Perona nodded, satisfied.

“I noticed,” she said, and slid off the sign board. She flew up to him and dabbed his bicep with her finger. Not a ghost; real. “I can see you’ve bulked up.”

The great and inimitable Sniper King, to no one’s surprise, was mightily popular with the ladies. They would always touch his muscles and flutter their eyelashes and rave about his bravery and strength. They would fall at his feet and lie there in piles. Usopp was… less used to that sort of thing. Usopp blushed.

“Don’t I know it,” he said with studied nonchalance after having calmed down, and thrust his chest out. “And you… What brings you to Sabaody? Because if you’ve nowhere to go, we could…”

“I’m already going,” Perona interrupted him. Well, whatever, it’s not like he cared. “I just brought your swordsman. Or he would’ve lost his way, the poor idiot.”

“Zoro? You brought Zoro? Was he your prisoner or what?!”

My prisoner? More like the other way around! You people have to teach him not to leave his stinky clothes around, ’cause even Hawkeyes couldn’t!”

“Hawk… wait, Dracule Mihawk? Dracule Mihawk was with you?!”

“Oh, he’ll tell you himself,” waved him aside Perona. “I don’t have time for that. Okay, bye!” She tossed her head, hitting his bare upper arm with her hair; it tickled. Not a ghost. Real. Then she soared up. Usopp was left standing between the bar and the shop, following her with dazed eyes.
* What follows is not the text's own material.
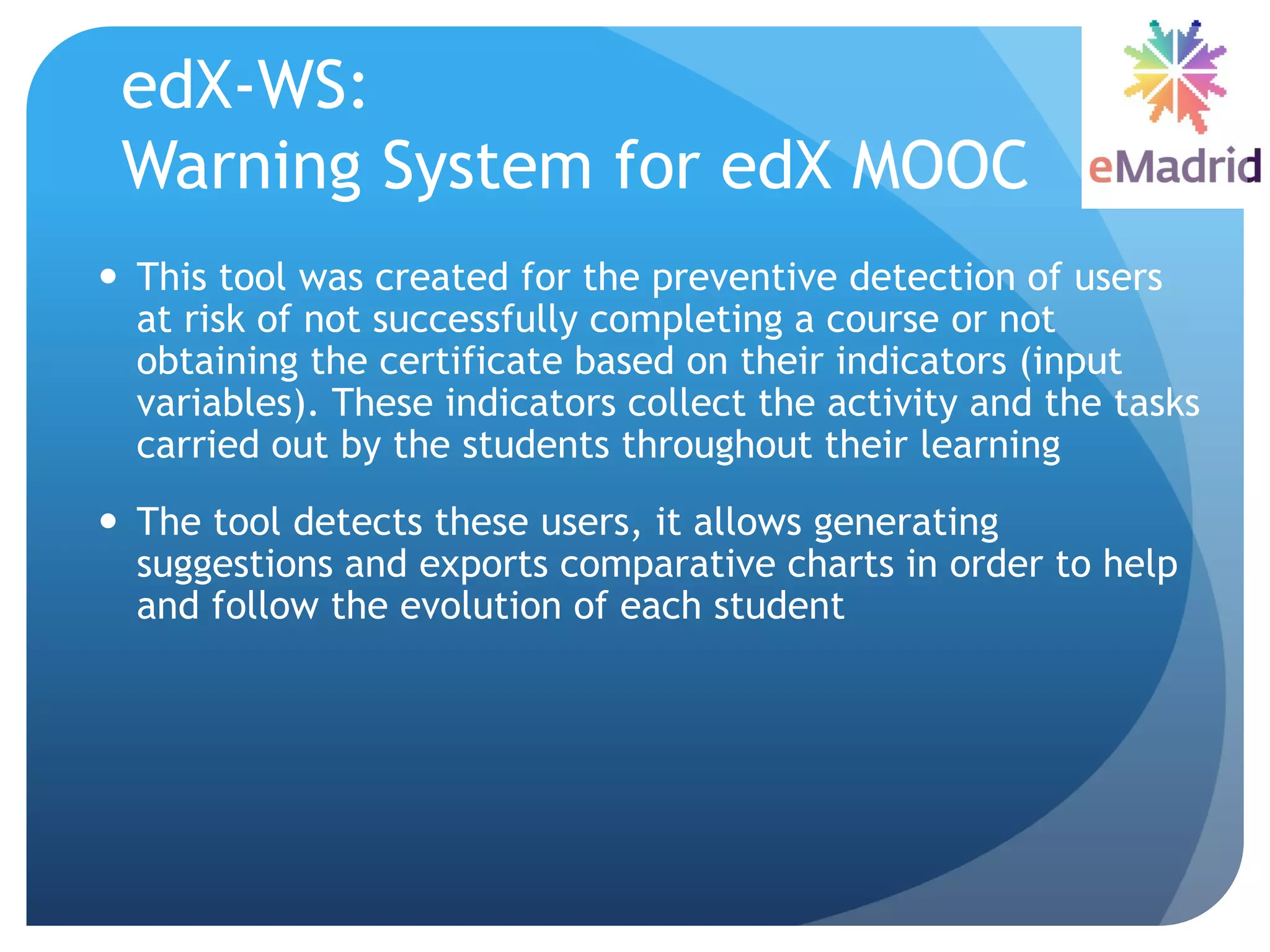 edX-WS:
Warning System for edX MOOC

eMadrid

• This tool was created for the preventive detection of users at risk of not successfully completing a course or not obtaining the certificate based on their indicators (input variables). These indicators collect the activity and the tasks carried out by the students throughout their learning

• The tool detects these users, it allows generating suggestions and exports comparative charts in order to help and follow the evolution of each student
“Alright, we can go now,” announced Nami right over his ear so suddenly that it gave him a start. She clapped him on the shoulder, and a thin chain bracelet glittered on her wrist, catching a ray of sunlight. Usopp was sure that when she left, as she had put it, to powder her nose, she didn’t have that bracelet on. “Hey, what’s with the face? Did you see a ghost?”

A ghost of a lovely stranger, he thought. A stranger who remembered him and decided to find him and check up on him. That was nice. A voice inside his head was telling him that what she must’ve been interested in the most was whether he had become vulnerable to her Hollows, but it was the same voice that always told him to prepare for the worst. It was tempting to dare to ignore it.

“You know,” he told her with an enigmatic smile, “I kinda did.”